*** Opening of Excerpted data ***

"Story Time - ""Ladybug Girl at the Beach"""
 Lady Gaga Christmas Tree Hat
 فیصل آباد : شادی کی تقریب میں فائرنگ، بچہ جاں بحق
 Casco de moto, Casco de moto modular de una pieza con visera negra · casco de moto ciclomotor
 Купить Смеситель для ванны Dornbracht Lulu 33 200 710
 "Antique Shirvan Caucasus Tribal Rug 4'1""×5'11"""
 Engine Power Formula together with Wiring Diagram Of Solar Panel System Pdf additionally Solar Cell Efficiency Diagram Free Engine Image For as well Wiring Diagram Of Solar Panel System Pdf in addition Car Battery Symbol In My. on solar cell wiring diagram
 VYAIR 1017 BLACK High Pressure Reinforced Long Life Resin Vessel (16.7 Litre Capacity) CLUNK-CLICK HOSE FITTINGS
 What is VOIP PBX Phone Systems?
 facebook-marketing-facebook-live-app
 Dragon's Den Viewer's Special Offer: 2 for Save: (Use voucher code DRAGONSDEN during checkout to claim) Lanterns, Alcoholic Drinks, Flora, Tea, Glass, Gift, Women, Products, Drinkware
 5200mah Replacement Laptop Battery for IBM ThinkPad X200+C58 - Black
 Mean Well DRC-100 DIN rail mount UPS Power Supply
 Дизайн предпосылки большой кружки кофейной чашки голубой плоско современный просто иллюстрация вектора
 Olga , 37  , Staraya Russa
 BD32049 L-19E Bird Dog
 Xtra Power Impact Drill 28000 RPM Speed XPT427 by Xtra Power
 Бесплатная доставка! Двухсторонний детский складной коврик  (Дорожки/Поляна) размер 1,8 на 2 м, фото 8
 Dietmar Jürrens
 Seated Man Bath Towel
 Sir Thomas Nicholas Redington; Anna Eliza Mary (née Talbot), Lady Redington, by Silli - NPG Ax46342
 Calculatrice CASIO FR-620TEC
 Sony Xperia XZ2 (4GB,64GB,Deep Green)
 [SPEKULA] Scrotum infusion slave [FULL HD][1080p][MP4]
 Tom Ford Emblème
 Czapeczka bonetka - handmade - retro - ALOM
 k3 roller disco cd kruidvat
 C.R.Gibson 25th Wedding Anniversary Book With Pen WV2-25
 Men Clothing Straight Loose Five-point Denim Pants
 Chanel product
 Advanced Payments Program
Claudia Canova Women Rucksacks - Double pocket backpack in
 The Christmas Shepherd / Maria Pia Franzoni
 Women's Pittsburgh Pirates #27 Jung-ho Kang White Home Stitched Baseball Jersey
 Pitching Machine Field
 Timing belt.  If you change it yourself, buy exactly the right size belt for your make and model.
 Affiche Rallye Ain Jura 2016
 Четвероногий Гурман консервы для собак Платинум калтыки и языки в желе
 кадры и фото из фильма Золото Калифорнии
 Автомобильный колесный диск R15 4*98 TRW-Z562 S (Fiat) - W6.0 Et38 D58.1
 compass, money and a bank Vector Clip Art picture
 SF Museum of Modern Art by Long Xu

*** Close of Excerpted data ***

# [What the exercise asks]
For this task, copy every line of the material in which "Christmas" appears.

# [Answer box]
 Lady Gaga Christmas Tree Hat
 The Christmas Shepherd / Maria Pia Franzoni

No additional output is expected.